AIM: Reproduce exactly the lines from the one containing "When looking at" through the last line of the data, both ends included.

EXERCISE INPUTS:
******
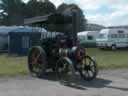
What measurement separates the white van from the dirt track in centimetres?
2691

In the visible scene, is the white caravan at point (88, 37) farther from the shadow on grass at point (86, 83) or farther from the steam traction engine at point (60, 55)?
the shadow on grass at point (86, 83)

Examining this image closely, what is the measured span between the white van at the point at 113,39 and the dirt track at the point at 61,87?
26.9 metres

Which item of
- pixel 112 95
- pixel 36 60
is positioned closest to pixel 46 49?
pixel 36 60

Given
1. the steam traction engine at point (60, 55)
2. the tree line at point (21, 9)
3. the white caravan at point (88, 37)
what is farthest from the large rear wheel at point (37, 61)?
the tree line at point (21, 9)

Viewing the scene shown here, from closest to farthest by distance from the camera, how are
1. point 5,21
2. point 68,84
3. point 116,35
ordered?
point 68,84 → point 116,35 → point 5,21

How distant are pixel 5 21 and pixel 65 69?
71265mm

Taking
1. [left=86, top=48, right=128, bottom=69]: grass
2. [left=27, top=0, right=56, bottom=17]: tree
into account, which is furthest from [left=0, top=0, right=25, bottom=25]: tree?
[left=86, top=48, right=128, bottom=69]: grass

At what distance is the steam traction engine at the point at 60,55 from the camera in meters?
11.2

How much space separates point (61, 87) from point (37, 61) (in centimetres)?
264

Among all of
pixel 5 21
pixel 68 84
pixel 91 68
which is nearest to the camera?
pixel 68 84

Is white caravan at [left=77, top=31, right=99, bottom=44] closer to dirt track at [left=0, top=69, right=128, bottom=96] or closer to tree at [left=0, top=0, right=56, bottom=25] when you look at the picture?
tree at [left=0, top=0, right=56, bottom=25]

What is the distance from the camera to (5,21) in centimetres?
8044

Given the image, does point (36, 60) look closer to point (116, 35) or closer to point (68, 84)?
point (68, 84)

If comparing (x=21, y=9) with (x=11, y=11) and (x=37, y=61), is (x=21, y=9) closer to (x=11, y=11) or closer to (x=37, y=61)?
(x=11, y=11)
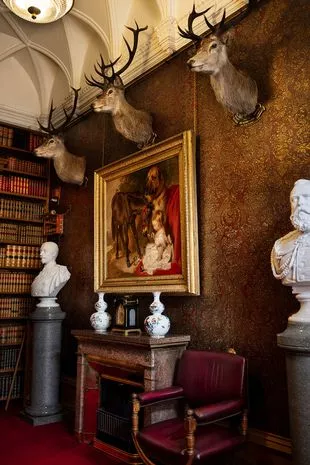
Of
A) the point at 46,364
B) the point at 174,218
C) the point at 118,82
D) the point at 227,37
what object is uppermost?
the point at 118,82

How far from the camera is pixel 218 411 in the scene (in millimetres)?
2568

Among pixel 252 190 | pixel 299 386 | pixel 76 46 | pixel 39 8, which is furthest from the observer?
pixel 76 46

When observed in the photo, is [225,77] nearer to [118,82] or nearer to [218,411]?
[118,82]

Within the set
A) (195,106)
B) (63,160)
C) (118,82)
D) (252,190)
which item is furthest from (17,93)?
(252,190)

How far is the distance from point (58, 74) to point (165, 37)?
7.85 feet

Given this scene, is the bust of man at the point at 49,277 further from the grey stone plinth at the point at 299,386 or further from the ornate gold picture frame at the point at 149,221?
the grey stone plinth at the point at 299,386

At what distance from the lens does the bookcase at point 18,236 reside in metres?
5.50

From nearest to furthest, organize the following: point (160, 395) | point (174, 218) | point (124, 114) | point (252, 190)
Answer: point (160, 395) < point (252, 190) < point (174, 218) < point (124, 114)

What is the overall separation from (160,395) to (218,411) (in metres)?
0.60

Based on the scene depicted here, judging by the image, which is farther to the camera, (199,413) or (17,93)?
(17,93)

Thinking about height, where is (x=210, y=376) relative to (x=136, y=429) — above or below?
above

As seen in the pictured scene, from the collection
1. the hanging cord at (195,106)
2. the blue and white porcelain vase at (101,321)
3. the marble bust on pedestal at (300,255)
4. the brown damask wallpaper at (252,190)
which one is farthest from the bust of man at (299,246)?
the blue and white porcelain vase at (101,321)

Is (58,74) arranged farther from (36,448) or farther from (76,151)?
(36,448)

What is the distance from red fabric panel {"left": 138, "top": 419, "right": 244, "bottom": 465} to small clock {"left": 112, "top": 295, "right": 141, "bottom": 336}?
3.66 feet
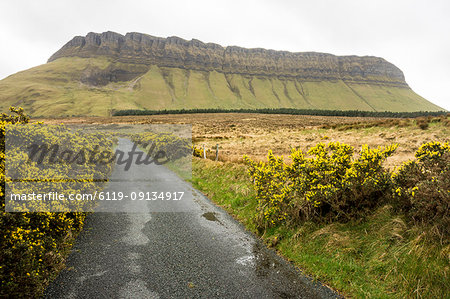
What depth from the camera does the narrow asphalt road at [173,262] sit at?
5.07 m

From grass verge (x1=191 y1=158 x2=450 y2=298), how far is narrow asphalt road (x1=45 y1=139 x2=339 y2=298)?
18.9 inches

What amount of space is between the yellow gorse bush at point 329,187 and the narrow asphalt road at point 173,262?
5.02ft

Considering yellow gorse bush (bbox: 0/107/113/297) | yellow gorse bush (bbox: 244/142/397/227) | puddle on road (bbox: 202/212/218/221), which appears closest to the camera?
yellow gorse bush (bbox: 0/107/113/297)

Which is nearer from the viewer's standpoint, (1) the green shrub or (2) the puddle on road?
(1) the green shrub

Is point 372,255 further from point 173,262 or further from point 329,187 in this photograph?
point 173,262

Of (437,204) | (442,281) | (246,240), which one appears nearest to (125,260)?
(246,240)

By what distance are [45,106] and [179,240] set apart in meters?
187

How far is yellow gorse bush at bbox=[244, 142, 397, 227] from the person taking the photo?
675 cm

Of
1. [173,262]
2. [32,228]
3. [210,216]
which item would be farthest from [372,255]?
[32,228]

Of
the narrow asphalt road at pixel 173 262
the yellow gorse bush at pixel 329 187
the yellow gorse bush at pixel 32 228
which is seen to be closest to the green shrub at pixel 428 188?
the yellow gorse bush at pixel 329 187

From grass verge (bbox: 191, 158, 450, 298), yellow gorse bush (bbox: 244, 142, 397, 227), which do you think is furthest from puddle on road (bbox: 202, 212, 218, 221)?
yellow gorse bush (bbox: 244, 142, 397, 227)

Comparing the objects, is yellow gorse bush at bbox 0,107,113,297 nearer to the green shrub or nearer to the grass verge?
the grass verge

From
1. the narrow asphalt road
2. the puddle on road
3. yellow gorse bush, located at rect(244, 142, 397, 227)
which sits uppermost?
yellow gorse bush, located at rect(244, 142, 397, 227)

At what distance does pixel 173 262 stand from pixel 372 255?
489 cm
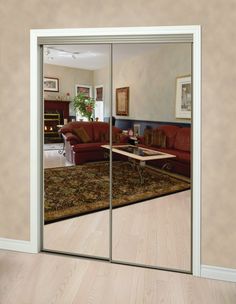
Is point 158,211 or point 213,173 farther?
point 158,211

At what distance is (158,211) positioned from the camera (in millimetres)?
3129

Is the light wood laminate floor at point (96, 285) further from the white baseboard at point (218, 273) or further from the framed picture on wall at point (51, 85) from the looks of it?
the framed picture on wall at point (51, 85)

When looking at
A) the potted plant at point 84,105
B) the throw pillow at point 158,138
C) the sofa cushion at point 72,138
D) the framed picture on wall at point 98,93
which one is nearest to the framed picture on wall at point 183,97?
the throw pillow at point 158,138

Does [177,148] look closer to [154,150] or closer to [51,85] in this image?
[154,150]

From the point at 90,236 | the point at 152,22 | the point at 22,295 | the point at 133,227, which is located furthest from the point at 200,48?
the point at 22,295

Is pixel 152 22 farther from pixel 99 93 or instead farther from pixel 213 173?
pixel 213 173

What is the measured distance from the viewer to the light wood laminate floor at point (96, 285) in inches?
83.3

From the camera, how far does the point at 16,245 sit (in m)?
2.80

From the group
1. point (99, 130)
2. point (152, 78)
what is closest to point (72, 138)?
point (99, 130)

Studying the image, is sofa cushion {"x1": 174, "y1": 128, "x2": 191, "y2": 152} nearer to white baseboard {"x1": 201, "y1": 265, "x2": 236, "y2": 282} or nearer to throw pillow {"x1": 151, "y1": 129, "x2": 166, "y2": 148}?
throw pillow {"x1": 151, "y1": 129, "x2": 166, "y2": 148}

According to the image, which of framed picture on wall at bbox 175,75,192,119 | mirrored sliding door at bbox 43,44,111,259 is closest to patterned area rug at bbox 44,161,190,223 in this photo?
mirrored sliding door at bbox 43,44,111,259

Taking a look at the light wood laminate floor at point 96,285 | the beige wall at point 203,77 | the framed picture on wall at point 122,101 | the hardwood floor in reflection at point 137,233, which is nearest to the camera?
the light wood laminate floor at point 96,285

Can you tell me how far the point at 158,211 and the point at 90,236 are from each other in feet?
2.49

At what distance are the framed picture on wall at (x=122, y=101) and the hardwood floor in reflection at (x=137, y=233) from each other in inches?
******
SOLUTION FOR THIS EXERCISE:
When looking at
A) the potted plant at point 84,105
B) the throw pillow at point 158,138
C) the sofa cushion at point 72,138
D) the framed picture on wall at point 98,93
which one is nearest to the framed picture on wall at point 183,97?
the throw pillow at point 158,138

Does [177,148] look closer to [154,150] or closer to [51,85] in this image?
[154,150]

From the point at 90,236 | the point at 152,22 | the point at 22,295 | the point at 133,227, which is located furthest from the point at 200,48?
the point at 22,295

Is pixel 152 22 farther from pixel 99 93 or instead farther from pixel 213 173?
pixel 213 173

What is the measured distance from the viewer to the light wood laminate floor at point (96, 285) in inches?
83.3

From the camera, how far does the point at 16,245 sit (in m)?
2.80

From the group
1. point (99, 130)
2. point (152, 78)
what is closest to point (72, 138)?
point (99, 130)

Studying the image, is sofa cushion {"x1": 174, "y1": 128, "x2": 191, "y2": 152} nearer to white baseboard {"x1": 201, "y1": 265, "x2": 236, "y2": 282} or nearer to throw pillow {"x1": 151, "y1": 129, "x2": 166, "y2": 148}?
throw pillow {"x1": 151, "y1": 129, "x2": 166, "y2": 148}

According to the image, which of framed picture on wall at bbox 175,75,192,119 | mirrored sliding door at bbox 43,44,111,259 is closest to patterned area rug at bbox 44,161,190,223 in this photo?
mirrored sliding door at bbox 43,44,111,259

Taking a look at the light wood laminate floor at point 96,285 | the beige wall at point 203,77 | the framed picture on wall at point 122,101 | the hardwood floor in reflection at point 137,233, which is nearest to the camera?
the light wood laminate floor at point 96,285

Can you tell me how far the point at 158,211 and the point at 90,236 are from each other in feet?
2.49

At what distance are the framed picture on wall at (x=122, y=101) and the hardwood floor in reflection at (x=137, y=233) from each other in inches?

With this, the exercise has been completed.